Al- Ihsan – (the Gnostic Knowledge of Mankind)

12 May 2012




The Arabic word ihsan, which begins the title of this talk, comes from the verb ahsana which means t"o act well, to do something expertly, to master something", but although these meanings are indeed included in it, the word as it is used here comes from a well-known saying of the Prophet Muhammad, may Allah bless him and grant him peace, in which he was asked to define the deen or life-practice he was sent to convey to mankind. He divided it into three parts: firstly Islam which he defined in terms of the five pillars, the actions every Muslim must perform; secondly Iman or faith which he defined in terms of the things every Muslim must believe; and thirdly Ihsan which he defined by saying, "It is to worship Allah as if you could see Him, for though you may not see Him, He crtainly sees you." In other words Ihsan involves the bringing together of the other two aspects of the deen by a human being who is in a state of intense awareness of the presence of his Lord. Many great Sufis have said that this is sufism. Our master, Shaykh Abdalqadir as-Sufi, says as part of his definition of sufism, and therefore Ihsan, at the beginning of his book The Hundred Steps:

    Sufism is the science of the journey to the King It is taking the ancient way, the primordial path of direct experience of the Real.
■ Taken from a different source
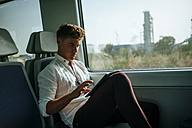 Young man using a tablet on a train - KIJF000543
    The sufi is universal. He has reduced and then eliminated the marks of selfhood to allow a clear view of the cosmic reality. He has rolled up the cosmos in its turn and obliterated it. He has gone beyond. The sufi has said "Allah" – until he has understood.

Something of the meaning of these words will unfold, Allah willing, during the course of this talk.

Shaykh Muhammad ibn al-Habib, the first shaykh of Shaykh Abdalqadir, says with reference to Ihsan in the long supplication which forms part of his wird, one of the central practices of the path we follow:

    We ask for an Ihsan which will drive us into the presence of the unseen worlds and which will purify us from every kind of forgetfulness and defect.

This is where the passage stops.